Варшавяне прошли санобработку, их отправили в бараки. Едва мы справились с подсчетом денег, еще не успели осмыслить все то, что видели и слышали, а уже появляется следующий транспорт.
И снова начинается выискивание родных, знакомых, вопросы отчаяния, ответы, убивающие надежду. Второй транспорт привозит больше газет. Они помогают нам ориентироваться в событиях. Начинаем понимать весь трагизм и бессмысленность восстания. Люди из этого транспорта более ожесточены, более мрачны. Все равно — всему конец.
И снова ночью мы записываем прибывших, а днем считаем деньги, кучи денег.
Снова роемся в учетных карточках. Передо мной письмо отца, умоляющего вернуть ему ребенка, дневники… Эти отдельные драмы кажутся мелкими, наивными, они тонут в трагедии множества людей, переполняющих бараки.
Итак, возвращаемся к «нормальной жизни». Появляются цуганги из Италии. Понемногу все сливается, как всегда, в сплошную, безликую массу.
Эти люди еще опьянены воздухом Италии, ее вином. Они даже смеются, совсем не отдавая себе отчета, где находятся. Сопротивляются, спорят, думают, что могут чего-то требовать. Но никто не реагирует на все это.

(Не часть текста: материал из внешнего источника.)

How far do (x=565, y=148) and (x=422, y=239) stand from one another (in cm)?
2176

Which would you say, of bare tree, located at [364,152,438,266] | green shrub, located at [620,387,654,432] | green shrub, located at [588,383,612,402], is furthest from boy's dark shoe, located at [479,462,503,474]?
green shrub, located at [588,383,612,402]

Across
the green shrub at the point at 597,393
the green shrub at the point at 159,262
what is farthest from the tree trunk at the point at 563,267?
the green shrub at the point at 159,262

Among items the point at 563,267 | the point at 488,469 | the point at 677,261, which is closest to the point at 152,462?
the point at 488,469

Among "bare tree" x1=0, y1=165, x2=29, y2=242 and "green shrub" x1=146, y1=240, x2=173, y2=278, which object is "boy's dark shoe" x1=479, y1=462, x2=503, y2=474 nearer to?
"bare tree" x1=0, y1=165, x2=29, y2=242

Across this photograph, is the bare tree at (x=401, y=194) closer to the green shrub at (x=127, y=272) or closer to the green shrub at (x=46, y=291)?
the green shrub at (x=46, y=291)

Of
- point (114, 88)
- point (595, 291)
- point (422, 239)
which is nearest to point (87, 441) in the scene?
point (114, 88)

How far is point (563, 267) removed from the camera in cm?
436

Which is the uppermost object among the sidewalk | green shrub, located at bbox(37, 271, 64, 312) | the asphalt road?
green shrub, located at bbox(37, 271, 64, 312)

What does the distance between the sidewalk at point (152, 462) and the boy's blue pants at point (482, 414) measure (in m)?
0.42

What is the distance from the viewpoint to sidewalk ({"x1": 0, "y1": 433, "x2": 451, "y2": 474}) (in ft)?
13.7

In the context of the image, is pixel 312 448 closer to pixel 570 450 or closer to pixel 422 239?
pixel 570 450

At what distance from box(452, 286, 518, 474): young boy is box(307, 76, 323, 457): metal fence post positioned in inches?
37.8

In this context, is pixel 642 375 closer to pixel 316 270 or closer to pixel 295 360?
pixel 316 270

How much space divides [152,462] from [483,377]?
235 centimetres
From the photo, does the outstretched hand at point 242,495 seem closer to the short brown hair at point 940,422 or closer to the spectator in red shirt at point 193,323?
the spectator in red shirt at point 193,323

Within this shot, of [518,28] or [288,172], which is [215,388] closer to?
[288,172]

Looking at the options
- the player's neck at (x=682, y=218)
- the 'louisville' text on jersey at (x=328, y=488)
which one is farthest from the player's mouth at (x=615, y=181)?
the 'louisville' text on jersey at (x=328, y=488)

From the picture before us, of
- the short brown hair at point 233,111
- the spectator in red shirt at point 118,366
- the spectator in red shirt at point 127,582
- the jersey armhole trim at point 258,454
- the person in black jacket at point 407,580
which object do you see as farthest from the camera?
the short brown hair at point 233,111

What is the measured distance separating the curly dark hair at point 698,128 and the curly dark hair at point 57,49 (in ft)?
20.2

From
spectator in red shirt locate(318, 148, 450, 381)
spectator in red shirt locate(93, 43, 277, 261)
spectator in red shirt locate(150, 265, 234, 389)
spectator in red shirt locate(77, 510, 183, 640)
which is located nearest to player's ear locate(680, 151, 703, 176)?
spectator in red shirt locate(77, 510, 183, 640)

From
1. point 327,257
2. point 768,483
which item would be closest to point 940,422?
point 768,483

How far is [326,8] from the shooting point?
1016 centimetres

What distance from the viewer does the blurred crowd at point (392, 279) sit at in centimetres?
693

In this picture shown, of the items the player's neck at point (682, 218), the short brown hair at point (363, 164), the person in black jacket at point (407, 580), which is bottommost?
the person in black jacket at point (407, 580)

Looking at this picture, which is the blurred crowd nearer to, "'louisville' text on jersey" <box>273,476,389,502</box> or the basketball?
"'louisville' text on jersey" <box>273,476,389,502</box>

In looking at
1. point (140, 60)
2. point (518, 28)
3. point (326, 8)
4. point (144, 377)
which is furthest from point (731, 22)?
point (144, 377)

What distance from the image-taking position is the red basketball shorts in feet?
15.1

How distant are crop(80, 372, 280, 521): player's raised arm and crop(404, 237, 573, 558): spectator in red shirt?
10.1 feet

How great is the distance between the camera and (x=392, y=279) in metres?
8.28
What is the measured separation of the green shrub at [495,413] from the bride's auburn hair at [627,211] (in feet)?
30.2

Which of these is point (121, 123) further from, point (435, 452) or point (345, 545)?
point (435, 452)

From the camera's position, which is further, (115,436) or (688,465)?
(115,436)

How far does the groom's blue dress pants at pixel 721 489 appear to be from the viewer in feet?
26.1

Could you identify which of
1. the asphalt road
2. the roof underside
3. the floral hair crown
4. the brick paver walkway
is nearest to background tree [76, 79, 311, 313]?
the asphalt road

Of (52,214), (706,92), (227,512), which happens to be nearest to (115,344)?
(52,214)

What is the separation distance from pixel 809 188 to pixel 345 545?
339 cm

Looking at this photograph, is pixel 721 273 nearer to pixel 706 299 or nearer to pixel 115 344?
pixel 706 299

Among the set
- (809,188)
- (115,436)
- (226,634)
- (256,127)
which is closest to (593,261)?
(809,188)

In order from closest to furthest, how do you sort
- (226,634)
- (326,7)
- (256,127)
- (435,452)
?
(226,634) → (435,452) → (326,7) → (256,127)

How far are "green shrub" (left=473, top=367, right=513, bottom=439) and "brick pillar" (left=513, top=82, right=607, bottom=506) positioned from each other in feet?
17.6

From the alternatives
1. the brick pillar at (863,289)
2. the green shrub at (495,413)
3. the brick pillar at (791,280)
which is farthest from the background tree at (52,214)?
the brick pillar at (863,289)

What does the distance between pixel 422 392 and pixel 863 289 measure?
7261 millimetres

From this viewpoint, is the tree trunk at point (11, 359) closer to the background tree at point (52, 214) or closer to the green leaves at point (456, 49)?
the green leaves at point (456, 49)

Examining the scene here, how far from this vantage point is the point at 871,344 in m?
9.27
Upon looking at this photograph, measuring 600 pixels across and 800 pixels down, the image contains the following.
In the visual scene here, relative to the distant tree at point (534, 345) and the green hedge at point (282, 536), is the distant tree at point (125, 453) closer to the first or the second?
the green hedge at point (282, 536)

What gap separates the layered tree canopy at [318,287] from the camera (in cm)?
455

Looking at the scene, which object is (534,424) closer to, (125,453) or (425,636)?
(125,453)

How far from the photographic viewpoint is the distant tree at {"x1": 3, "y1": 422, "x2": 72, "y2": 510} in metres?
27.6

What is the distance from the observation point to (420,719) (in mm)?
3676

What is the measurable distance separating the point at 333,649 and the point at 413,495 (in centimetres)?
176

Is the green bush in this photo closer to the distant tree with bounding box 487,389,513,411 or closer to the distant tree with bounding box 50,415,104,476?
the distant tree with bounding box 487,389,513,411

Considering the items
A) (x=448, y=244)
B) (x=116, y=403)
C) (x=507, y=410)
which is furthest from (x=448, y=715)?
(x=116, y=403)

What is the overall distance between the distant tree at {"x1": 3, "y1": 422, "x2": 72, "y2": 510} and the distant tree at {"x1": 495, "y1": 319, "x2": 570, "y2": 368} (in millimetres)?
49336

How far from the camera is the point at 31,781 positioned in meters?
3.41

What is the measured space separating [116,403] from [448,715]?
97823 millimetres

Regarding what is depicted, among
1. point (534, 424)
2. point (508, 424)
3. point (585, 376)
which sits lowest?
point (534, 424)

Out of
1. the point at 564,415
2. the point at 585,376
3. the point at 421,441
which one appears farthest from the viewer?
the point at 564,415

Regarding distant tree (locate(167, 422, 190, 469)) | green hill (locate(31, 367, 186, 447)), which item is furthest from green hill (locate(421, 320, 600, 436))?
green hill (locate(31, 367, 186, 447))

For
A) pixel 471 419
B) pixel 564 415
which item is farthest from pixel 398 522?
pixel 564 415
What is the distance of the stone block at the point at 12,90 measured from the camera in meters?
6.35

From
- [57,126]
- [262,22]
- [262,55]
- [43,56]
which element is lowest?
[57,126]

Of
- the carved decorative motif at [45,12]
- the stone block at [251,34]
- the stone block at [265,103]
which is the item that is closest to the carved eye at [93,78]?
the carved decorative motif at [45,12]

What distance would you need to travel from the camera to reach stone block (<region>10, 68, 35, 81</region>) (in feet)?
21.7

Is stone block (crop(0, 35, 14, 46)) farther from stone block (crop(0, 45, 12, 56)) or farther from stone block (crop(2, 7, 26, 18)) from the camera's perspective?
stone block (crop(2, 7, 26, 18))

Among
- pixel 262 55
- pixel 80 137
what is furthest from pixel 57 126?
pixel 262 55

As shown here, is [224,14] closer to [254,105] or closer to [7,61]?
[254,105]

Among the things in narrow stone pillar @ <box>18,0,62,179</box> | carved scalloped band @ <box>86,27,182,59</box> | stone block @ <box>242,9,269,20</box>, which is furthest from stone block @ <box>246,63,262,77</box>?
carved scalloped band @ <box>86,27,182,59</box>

Прибыли несколько женщин-партизанок из Югославии. Гордые, полные достоинства, смелые — все любуются их выправкой. Эти хорошо знают, что такое Освенцим и за что их сюда пригнали.
Приезжают женщины из особой тюрьмы в Мысловицах по приговору специального суда. Они рады уже тому, что не были осуждены на смерть. Все еще находятся под впечатлением страшного следствия, жестокой тюрьмы и потерн многих товарищей. Рядом с загорелыми, полными жизни итальянцами они выглядят хилыми, жалкими. Горящие глаза смотрят с недоверием: неужели это возможно, что они живут, что будут жить?
Из Вены с транспортом попала в Освенцим семидесятилетняя еврейка. В последнюю минуту наш шеф Вурм, тот, который был когда-то шефом мужской эффектенкамер, вытаскивает ее из рядов, выстроенных для отправки «в газ».
Вурм ведет удивленную старушку в канцелярию, предлагает сесть. Старушка понятия не имела, куда направлялась колонна, из которой ее только что вытащили, она и сейчас не понимает, что избежала смерти.
— Я вас знаю, — обращается к ней Вурм, — вы социал-демократка.
— Да, я уже сорок лет в партии. А откуда вы меня знаете?
— По вашим выступлениям.
— Ах, так вы тоже… Но что же вы делаете здесь — и этот мундир на вас?..
Вурц смущенно улыбается и говорит, оправдываясь:
— Как венке, вам ведь известно, что почти в каждой австрийской семье было столько партий, сколько членов семьи. Один из моих братьев был социал-демократом, другой коммунистом, а мне пришелся по душе национал-социализм.